Ghostpoet’s 2011 debut album Peanut Butter Blues & Melancholy Jam shatters notions about what flavors taste good together. In this case, it’s grimey hip hop cadence, crossed with dreamy lo-fi pop and hazy electronic synth.
The emcee – known as Obaro Ejimiwe when not making music — might have roots in Nigeria and the Caribbean island of Dominica, but he grew up in London and then went to uni in Coventry, in gray central England. There, he soaked up plenty of the melancholy and blues from his album title. But unlike, say, Tricky’s dark, acid-washed take on Bristol, Ghostpoet’s disaffection goes in a quirky, deadpan direction. On the way, he skips the ego and aggression common to hip hop, replacing it with an anxious self-awareness that’s broken by moments of philosophy.

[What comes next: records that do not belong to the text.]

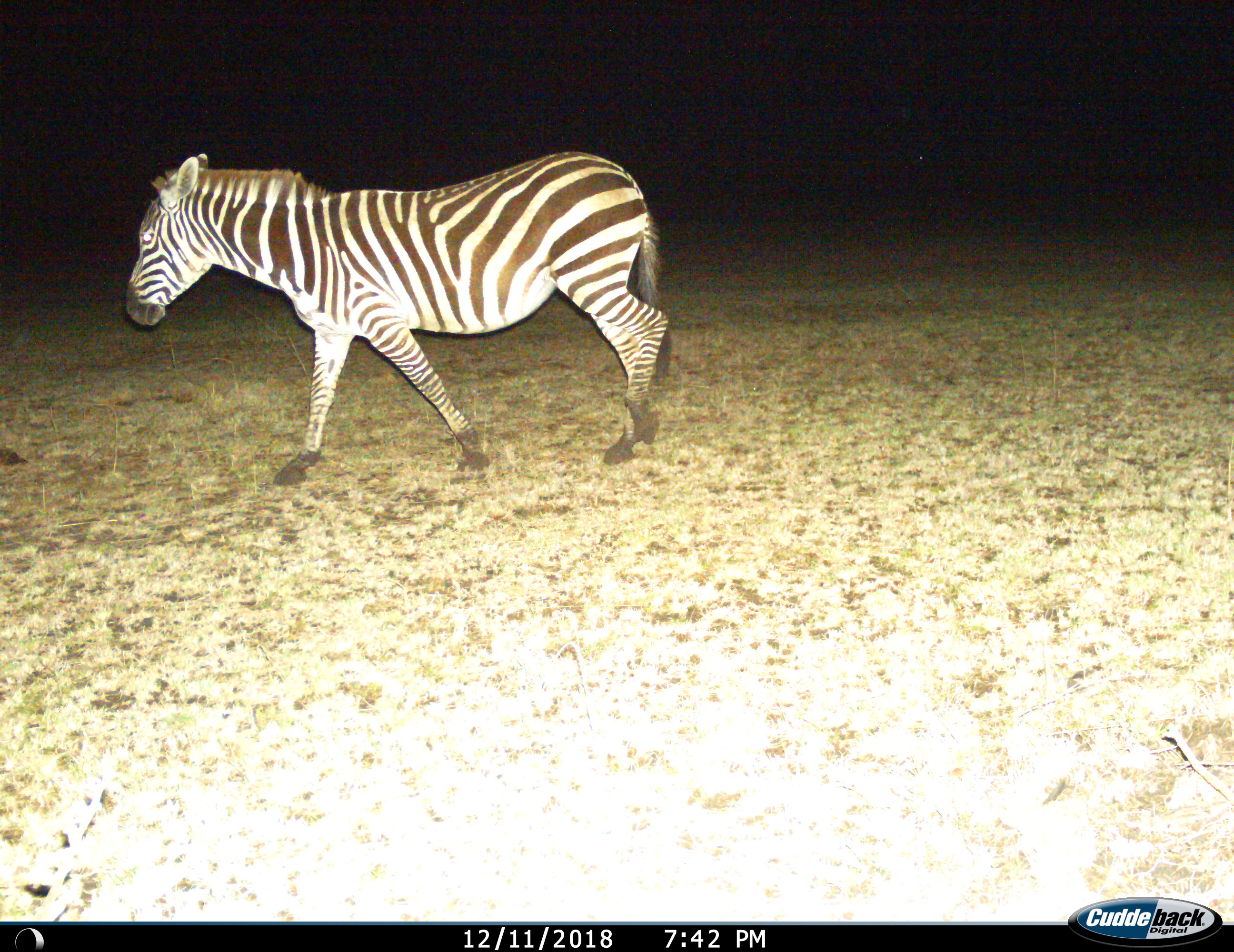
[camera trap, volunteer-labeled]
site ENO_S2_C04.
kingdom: Animalia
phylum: Chordata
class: Mammalia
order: Perissodactyla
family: Equidae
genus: Equus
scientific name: Equus quagga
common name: plains zebra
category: zebraplains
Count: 1.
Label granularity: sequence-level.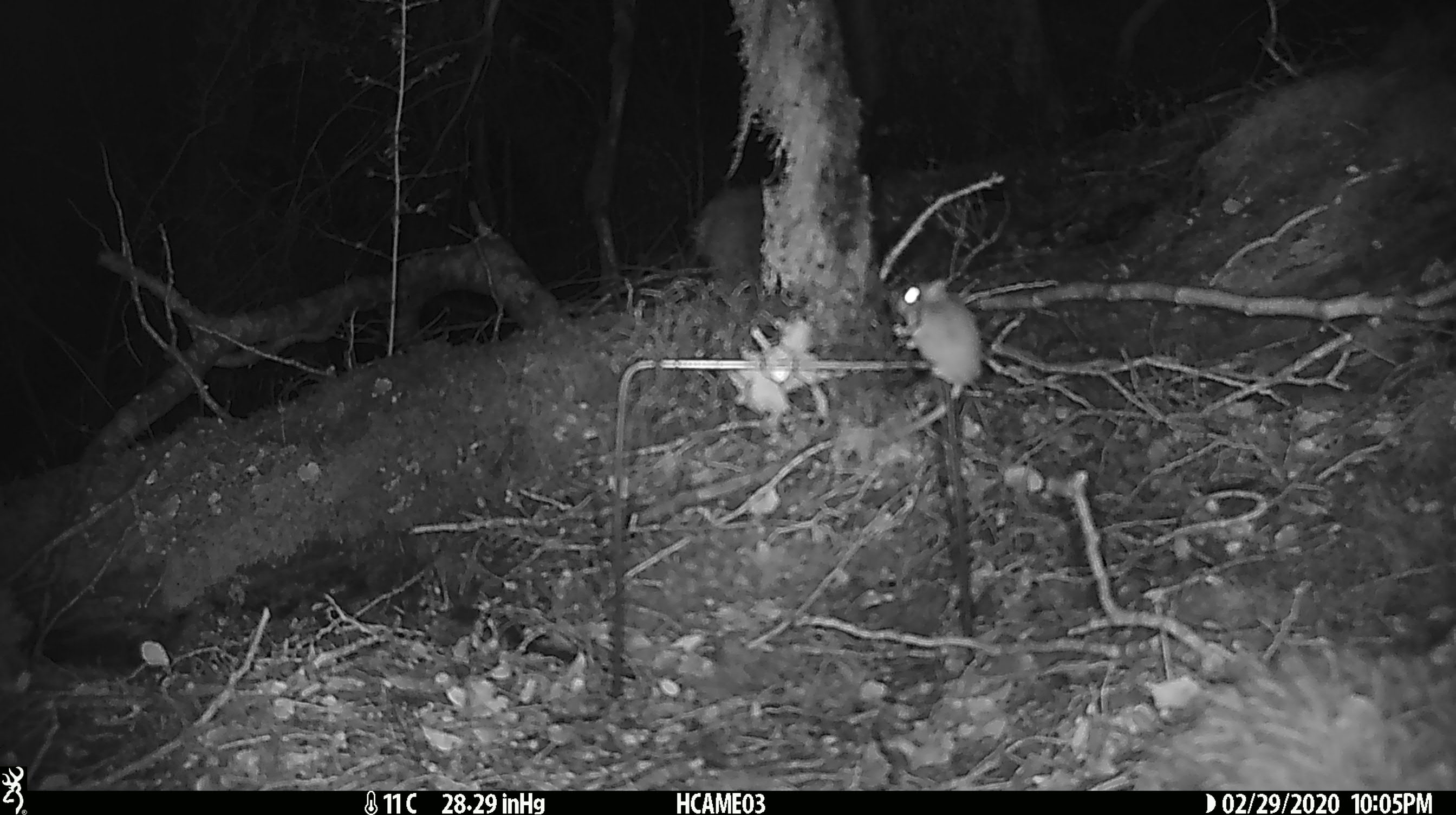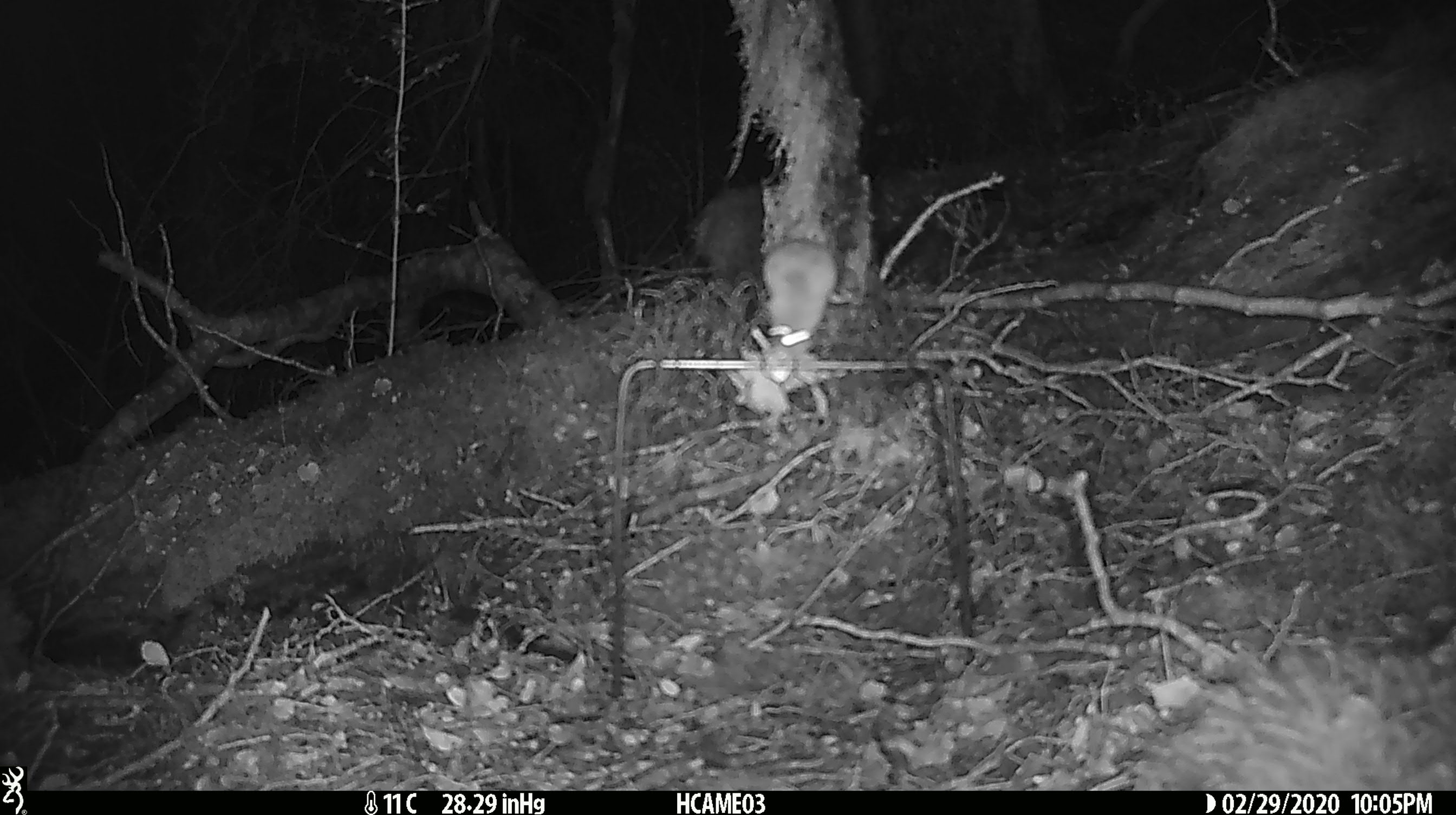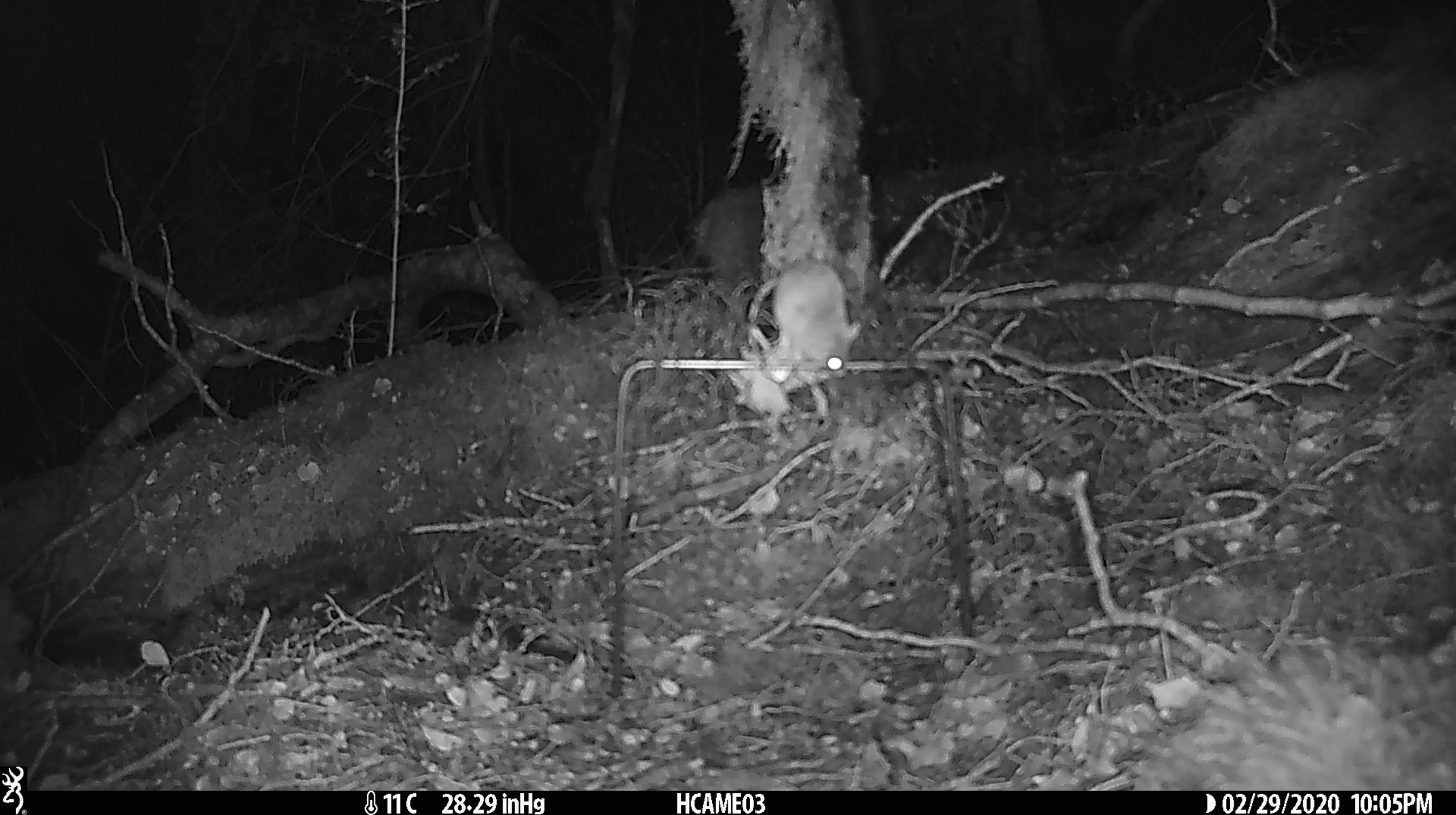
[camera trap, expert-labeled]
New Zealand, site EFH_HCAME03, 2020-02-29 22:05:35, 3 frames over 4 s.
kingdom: Animalia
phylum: Chordata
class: Mammalia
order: Rodentia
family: Muridae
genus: Mus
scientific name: Mus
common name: mouse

Emcee-wise, Ghostpoet delivers like a drugged Wiley, slurring his words and taking things slow. This is music for insomniacs and dawn-greeters who are down to their last nerve endings. But the frazzled have nothing to fear, because this former customer service representative knows a little something about a mellow bedside manner. His second single “Survive It,” about dealing with a dead-end life, balances moodiness with levity — especially the chorus’ gentle humor, sung by soul songstress Fabiana Palladino of Embers: “No, no, no, no, nonono/Ain’t on a license to kill like Double-O/I just wanna live life and survive it.”
In his black-rimmed glasses and straw fedora, don’t mistake Ghostpoet for a Tunde Adebimpe facsimile — except for the fact that he’s bringing something out of left-field for folks, and he is awesome at it. So, get to know this offbeat addition to the UK hip hop and indie scenes.